| List of tasks |
a. From the mailing list reply about priority class drops, quote the passage that begins at the words "1) priority class" and stops after the words "a priority class.".
b. According to the mailing list reply about priority class drops, what kind of traffic is the priority class meant for?
c. Carry on the mailing list reply about priority class drops from its last line.

| Extract to read |
□ □ □ □ □
[c-nsp] LLQ not utilizing reserved bandwidth & packet drops in Nested policy-map (2 level hierarchial policymap)

Velimir Filipov vfilipov at evolink.com
Mon Feb 24 04:42:33 EST 2014


Hello Arun,

What kind of traffic are you flowing through the priority class ?

I can see that there are b/w exceed drops.

You should consider the following things:

1) priority class is using police action on the packets that exceed the configured bandwidth

2) priority class will drop packets reaching over the configured bandwidth no matter what, even if you don't have any traffic in the other classes at a given time.

Maybe you are wondering why it is like that. 

The point is that actually the priority traffic should NOT try to overcome the reserved bandwidth for it. 

So when you configure priority class, you should pick such value that would be enough for the priority traffic in any occasions.

Priority class is intended to be used for benign traffic such as voice.

So the question is what happens when you try to push TCP traffic in a priority class. 

Well actually I didn't run tests to see what actually happens, but here is what I think.

As you know, TCP is trying to get as much throughput as possible. So in fact when your burst is smaller, interval of 200ms, packets are getting dropped way too often, which is degrading the TCP session performance a lot. As far as I know, each time packet is dropped, the window size is halved.

When you increase the burst respectively the time interval to 2s, the packet drops are less and you are able to extract more out of a single tcp session.

Priority class is used to guarantee latency of benign traffic with a well known capacity.

If you want to guarantee bandwidth for a TCP traffic, then you should NOT use priority class, but a regular bandwidth guarantee class, which is using shaping action on the packets, which in fact is far more well-intentioned to the TCP sessions.

Hope you find that information helpful.

Best regards.
□ □ □ □ □
| Raw records |
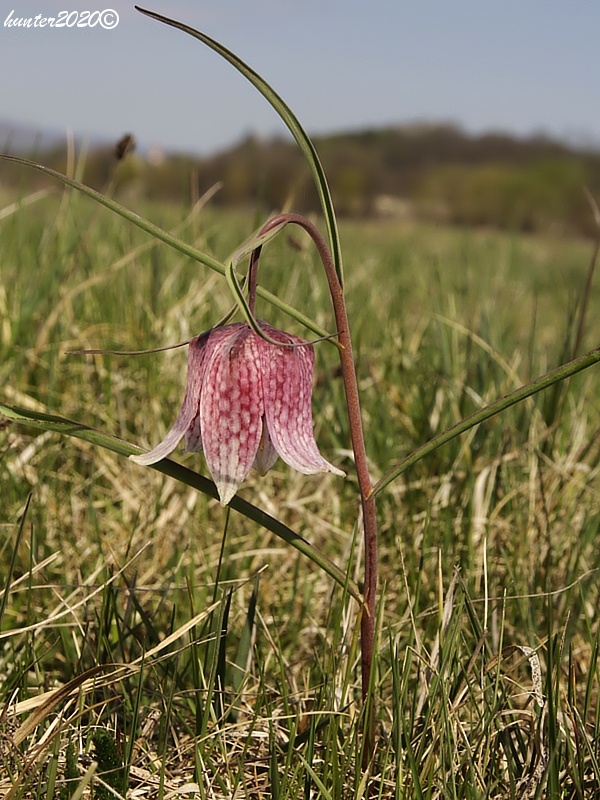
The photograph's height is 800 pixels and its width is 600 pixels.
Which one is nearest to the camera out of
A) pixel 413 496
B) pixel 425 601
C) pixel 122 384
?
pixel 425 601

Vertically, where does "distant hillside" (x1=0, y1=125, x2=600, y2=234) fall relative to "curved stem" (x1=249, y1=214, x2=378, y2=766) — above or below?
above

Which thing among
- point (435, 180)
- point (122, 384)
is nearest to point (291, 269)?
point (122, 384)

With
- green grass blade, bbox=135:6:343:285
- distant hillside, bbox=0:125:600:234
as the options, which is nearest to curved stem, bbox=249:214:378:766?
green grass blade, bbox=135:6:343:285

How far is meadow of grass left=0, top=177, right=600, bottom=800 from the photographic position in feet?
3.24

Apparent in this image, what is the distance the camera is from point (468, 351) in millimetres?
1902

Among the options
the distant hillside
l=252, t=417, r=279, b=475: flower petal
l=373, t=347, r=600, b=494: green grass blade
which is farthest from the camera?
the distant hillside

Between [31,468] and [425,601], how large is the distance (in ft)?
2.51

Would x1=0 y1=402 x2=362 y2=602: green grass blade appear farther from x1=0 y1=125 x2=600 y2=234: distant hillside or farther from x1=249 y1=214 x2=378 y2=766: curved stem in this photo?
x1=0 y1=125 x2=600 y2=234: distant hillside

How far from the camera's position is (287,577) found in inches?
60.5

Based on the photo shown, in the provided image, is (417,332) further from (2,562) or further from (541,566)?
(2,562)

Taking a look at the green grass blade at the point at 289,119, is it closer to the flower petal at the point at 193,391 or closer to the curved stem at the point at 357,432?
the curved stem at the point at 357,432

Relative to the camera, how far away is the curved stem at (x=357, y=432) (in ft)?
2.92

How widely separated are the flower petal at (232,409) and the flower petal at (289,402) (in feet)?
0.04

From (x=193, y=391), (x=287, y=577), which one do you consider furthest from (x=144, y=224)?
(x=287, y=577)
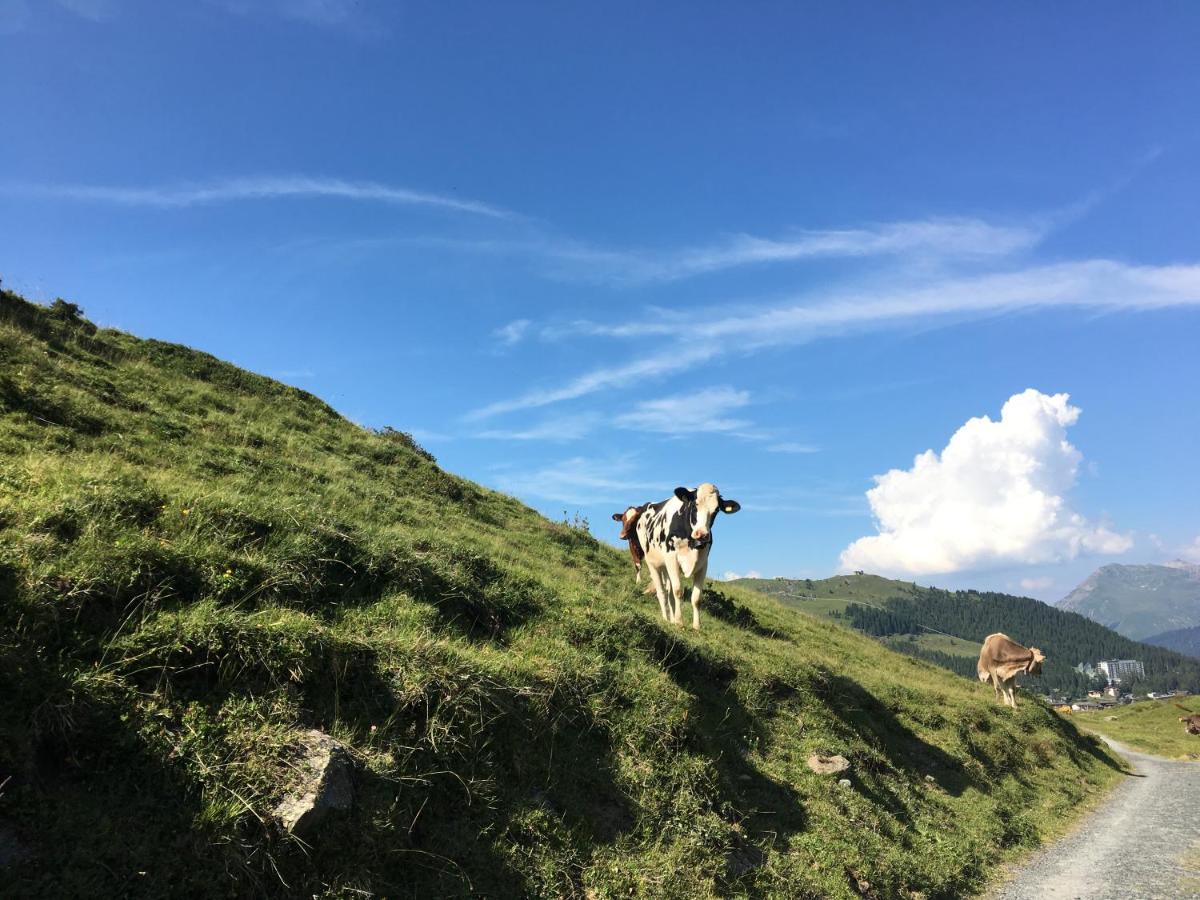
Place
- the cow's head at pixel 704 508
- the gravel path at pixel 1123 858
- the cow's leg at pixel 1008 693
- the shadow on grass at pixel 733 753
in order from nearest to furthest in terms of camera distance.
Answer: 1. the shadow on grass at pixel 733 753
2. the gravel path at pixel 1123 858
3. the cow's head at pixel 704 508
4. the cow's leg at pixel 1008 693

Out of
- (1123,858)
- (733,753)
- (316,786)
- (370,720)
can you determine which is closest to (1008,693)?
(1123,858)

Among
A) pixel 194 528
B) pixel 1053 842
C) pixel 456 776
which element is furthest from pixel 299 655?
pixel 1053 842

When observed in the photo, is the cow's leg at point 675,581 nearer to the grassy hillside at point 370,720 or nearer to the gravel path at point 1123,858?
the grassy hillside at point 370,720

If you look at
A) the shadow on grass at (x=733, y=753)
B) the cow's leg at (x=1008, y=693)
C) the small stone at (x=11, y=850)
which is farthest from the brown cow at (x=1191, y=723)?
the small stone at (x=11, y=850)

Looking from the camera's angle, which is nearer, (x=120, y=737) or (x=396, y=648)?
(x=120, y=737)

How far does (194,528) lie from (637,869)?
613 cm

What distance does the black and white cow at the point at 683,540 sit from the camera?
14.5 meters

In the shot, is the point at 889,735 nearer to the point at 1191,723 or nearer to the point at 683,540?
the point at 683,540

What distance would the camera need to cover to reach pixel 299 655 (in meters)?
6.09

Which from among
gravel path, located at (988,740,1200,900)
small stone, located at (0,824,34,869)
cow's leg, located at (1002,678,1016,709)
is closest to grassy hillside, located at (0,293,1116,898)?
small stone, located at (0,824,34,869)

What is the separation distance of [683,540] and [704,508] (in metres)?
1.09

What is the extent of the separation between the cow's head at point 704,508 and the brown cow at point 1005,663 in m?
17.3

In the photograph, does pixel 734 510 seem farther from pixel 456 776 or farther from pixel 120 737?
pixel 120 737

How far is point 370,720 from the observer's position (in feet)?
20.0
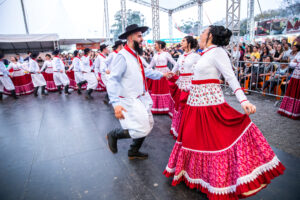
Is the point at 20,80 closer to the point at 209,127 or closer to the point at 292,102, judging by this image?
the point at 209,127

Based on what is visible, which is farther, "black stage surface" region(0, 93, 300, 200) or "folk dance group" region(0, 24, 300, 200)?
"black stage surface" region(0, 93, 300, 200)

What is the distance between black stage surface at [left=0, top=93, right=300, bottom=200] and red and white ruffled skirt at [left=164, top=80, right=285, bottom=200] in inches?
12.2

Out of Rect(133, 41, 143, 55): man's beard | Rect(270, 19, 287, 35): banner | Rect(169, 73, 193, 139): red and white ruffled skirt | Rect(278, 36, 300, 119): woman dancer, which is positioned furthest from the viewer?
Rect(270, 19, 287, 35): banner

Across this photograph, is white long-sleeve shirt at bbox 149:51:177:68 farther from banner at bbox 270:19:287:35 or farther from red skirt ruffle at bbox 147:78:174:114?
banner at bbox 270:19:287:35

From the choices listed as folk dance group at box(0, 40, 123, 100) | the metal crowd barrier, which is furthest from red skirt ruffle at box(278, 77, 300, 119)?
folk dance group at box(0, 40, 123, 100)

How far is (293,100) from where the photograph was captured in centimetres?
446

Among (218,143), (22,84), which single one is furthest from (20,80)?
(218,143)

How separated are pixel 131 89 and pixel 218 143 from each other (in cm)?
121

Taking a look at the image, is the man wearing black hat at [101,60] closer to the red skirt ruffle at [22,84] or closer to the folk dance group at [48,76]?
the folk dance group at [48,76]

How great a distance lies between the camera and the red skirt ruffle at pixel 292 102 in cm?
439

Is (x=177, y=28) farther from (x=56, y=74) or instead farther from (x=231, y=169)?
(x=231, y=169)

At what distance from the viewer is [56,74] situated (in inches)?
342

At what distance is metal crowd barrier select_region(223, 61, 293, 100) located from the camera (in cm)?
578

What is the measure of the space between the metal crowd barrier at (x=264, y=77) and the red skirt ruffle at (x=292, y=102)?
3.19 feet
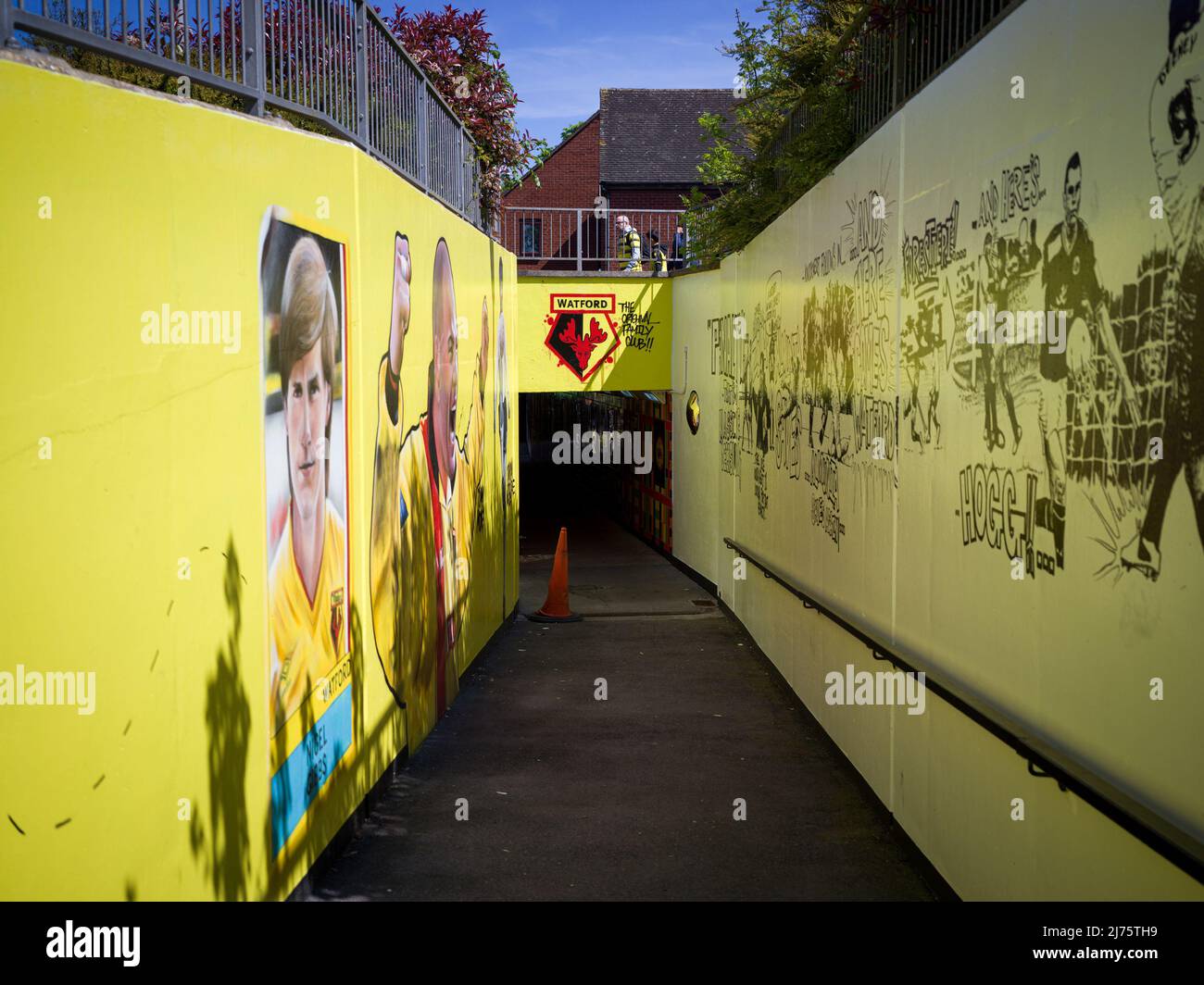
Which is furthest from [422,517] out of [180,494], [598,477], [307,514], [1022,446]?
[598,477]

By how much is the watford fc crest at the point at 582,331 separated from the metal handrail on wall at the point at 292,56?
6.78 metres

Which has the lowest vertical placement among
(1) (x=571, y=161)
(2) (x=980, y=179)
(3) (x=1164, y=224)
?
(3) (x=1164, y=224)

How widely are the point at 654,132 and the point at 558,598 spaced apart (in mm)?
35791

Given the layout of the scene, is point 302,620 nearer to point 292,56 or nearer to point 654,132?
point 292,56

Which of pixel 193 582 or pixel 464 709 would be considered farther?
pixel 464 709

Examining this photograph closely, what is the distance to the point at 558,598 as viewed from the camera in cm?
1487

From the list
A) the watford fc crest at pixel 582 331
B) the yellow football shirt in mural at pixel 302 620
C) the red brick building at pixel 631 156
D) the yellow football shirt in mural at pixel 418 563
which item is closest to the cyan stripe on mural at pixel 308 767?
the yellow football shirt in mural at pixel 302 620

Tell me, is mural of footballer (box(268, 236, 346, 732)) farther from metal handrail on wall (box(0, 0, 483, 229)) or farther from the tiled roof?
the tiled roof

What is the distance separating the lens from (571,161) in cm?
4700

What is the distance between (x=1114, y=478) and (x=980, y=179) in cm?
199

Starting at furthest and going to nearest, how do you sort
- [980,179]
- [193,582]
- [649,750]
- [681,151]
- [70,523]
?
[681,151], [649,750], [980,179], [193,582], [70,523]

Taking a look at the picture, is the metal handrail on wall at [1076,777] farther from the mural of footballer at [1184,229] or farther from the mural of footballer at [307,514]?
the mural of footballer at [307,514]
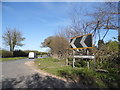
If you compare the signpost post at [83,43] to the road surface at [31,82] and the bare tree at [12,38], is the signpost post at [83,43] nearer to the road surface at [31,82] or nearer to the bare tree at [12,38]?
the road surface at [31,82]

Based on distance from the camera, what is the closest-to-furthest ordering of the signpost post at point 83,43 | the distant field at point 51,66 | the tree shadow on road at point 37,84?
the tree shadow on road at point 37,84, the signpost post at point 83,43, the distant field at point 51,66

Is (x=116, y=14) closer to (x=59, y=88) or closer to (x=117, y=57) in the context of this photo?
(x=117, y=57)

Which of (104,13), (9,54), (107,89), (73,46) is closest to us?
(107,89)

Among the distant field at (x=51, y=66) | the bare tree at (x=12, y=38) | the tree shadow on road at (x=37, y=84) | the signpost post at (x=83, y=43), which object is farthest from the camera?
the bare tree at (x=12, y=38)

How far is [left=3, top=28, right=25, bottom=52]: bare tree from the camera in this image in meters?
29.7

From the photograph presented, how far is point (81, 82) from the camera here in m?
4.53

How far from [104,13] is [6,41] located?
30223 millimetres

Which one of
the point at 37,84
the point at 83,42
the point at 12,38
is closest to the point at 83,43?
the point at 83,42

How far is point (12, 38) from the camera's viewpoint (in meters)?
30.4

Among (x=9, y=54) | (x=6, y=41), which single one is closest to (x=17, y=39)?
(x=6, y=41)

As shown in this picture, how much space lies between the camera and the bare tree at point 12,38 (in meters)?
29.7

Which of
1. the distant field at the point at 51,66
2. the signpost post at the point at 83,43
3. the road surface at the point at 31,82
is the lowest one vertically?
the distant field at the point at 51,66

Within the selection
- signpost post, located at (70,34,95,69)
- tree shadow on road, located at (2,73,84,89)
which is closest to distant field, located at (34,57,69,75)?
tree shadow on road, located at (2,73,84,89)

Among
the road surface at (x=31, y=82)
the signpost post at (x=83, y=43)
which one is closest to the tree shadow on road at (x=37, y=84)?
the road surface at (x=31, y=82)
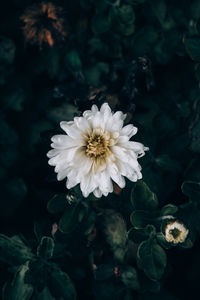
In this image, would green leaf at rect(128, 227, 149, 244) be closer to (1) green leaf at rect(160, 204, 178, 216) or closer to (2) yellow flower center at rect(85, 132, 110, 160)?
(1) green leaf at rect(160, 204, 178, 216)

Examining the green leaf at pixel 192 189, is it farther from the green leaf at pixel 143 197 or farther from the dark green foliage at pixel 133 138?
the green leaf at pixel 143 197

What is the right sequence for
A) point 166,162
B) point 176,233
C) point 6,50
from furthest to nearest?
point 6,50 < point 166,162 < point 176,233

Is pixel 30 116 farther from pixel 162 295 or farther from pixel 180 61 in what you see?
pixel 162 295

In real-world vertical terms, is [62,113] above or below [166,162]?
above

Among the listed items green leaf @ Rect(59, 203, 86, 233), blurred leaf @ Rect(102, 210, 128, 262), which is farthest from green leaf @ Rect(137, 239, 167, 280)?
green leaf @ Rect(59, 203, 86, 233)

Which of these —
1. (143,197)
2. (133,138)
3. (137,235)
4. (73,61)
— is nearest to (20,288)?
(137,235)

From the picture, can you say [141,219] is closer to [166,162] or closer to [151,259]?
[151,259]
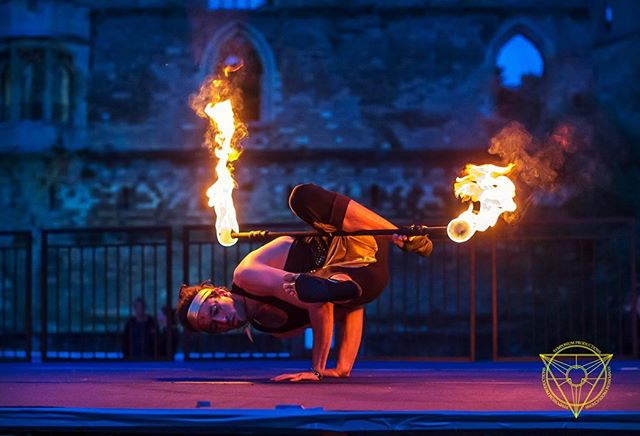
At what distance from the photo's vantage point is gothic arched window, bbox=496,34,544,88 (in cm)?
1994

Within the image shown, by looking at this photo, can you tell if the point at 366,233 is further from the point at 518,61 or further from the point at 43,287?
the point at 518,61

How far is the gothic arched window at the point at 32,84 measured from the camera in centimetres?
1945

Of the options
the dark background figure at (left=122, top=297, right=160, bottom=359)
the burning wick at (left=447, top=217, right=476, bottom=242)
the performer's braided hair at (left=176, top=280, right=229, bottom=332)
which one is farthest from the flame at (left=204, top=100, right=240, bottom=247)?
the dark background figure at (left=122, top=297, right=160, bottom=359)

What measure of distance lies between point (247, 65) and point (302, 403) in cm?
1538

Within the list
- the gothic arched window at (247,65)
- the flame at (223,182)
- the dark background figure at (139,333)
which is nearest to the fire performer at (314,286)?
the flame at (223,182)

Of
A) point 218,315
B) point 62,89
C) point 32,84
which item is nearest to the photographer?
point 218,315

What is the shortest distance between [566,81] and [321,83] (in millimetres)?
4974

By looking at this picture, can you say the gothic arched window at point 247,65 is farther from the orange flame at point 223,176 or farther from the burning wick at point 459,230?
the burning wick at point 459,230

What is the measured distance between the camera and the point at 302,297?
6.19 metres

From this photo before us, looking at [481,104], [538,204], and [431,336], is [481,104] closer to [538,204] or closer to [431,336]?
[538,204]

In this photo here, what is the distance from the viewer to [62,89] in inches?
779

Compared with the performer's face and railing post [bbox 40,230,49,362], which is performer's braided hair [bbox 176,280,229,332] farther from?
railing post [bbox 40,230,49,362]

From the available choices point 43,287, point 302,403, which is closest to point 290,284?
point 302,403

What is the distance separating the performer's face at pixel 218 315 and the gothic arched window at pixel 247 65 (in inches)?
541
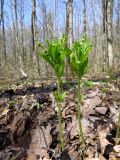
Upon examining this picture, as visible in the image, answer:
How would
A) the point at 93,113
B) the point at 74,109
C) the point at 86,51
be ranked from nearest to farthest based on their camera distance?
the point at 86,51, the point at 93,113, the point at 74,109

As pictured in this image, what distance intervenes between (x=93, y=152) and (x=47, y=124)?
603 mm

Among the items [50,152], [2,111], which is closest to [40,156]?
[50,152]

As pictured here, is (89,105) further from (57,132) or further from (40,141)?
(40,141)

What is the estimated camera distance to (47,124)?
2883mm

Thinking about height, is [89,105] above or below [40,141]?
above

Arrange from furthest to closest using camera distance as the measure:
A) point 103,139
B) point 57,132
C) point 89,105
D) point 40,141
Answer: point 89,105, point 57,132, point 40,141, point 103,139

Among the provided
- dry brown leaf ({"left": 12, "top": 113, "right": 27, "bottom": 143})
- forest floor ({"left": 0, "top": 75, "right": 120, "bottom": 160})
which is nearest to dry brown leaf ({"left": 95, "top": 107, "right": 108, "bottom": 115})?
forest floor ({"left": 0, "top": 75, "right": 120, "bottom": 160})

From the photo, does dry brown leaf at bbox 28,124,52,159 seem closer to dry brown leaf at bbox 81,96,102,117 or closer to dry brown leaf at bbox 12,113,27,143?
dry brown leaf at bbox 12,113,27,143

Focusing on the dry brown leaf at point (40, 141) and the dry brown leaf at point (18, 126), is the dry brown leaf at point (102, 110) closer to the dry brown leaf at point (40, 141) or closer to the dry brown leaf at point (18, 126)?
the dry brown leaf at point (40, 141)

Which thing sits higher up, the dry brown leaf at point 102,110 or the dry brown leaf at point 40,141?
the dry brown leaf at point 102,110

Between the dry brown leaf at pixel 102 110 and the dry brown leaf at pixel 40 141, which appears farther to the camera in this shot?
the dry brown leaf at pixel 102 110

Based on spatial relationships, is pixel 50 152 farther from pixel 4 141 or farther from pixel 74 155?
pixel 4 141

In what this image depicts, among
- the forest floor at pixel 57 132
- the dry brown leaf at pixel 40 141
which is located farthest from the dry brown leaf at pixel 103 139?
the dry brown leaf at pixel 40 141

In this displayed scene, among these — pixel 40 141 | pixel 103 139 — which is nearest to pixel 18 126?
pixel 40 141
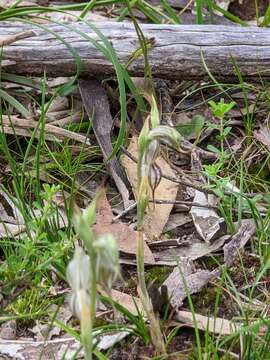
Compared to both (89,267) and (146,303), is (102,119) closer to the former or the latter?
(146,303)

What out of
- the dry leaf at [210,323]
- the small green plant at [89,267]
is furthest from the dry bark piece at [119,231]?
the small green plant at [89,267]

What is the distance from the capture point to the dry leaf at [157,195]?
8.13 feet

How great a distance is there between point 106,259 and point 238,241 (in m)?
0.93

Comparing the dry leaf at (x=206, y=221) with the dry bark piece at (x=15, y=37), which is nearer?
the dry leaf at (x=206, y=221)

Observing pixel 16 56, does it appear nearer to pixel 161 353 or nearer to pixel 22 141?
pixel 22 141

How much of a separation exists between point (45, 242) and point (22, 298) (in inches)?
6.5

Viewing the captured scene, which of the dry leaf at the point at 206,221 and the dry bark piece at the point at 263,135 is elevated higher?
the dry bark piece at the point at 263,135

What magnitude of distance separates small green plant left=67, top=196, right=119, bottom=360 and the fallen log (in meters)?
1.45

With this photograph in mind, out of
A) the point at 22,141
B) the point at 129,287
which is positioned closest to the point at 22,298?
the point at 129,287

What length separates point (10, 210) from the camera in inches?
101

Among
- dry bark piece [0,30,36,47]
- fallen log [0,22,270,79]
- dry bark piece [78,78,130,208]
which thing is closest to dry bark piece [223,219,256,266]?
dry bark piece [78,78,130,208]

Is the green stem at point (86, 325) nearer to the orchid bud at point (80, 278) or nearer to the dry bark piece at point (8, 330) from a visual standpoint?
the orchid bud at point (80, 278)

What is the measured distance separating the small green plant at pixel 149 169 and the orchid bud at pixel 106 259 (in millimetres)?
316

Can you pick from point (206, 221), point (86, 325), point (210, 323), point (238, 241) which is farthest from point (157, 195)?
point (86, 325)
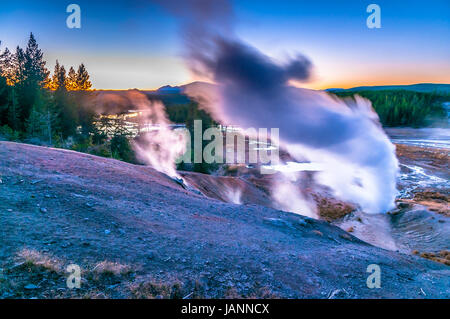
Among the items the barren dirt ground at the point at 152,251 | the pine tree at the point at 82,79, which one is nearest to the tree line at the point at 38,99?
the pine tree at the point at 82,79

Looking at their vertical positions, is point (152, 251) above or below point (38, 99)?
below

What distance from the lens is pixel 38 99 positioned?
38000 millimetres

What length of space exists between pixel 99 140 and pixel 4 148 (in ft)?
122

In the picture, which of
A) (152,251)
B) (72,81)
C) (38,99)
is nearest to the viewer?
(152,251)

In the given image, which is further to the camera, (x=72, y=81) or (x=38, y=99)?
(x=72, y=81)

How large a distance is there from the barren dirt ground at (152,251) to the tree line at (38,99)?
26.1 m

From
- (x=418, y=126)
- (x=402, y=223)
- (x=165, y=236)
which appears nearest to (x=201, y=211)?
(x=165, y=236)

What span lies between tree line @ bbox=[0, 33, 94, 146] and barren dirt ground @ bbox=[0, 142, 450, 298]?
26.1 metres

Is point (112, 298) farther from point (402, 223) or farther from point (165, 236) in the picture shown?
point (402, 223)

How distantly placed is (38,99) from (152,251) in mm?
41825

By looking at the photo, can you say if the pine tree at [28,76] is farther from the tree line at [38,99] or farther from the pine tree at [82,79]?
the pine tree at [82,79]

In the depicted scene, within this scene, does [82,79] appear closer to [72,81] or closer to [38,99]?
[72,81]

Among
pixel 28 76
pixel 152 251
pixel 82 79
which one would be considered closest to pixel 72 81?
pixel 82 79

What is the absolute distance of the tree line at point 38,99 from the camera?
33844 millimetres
□ □ □ □ □
| Final results |
a.
1) priority class is using police action on the packets that exceed the configured bandwidth

2) priority class will drop packets reaching over the configured bandwidth no matter what, even if you don't have any traffic in the other classes at a given time.

Maybe you are wondering why it is like that. 

The point is that actually the priority traffic should NOT try to overcome the reserved bandwidth for it. 

So when you configure priority class, you should pick such value that would be enough for the priority traffic in any occasions.

Priority class is intended to be used for benign traffic such as voice.

So the question is what happens when you try to push TCP traffic in a priority class.

b. Benign traffic such as voice.

c.
Monday, February 24, 2014, 9:37:07 AM, you wrote:


Hi Velimir - Please find the full configuration of ACL, Class map and policy map

C2800-R6-CPE1#sh class-map
 Class Map match-all EF (id 1)
   Match access-group name EF

 Class Map match-all DATA1 (id 2)
   Match access-group name DATA1

 Class Map match-all DATA2 (id 3)
   Match access-group name DATA2

 Class Map match-all DATA3 (id 4)
   Match access-group name DATA3

 Class Map match-all DATA4 (id 5)
   Match access-group name DATA4

 Class Map match-any class-default (id 0)
   Match any

C2800-R6-CPE1#sh ip acce
C2800-R6-CPE1#sh ip access-lists
Extended IP access list DATA1
    10 permit ip any host 172.9.0.10 (56100 matches)
Extended IP access list DATA2
    10 permit ip any host 10.20.0.10 (18579 matches)
Extended IP access list DATA3
    10 permit ip any host 124.7.227.17
Extended IP access list DATA4
    10 permit ip any host 124.7.227.19
Extended IP access list EF
    10 permit ip host 10.10.1.2 host 119.227.3.159 (125370 matches)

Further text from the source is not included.